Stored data
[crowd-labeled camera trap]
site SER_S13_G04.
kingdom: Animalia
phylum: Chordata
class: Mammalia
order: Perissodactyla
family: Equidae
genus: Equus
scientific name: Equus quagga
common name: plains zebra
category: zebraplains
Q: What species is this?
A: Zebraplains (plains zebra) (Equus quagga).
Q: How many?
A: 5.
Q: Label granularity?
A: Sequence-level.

[Work required]:
Reproduce every record that appears above, keeping the wording exact.

[Solution]:
[crowd-labeled camera trap]
site SER_S13_G04.
kingdom: Animalia
phylum: Chordata
class: Mammalia
order: Perissodactyla
family: Equidae
genus: Equus
scientific name: Equus quagga
common name: plains zebra
category: zebraplains
Q: What species is this?
A: Zebraplains (plains zebra) (Equus quagga).
Q: How many?
A: 5.
Q: Label granularity?
A: Sequence-level.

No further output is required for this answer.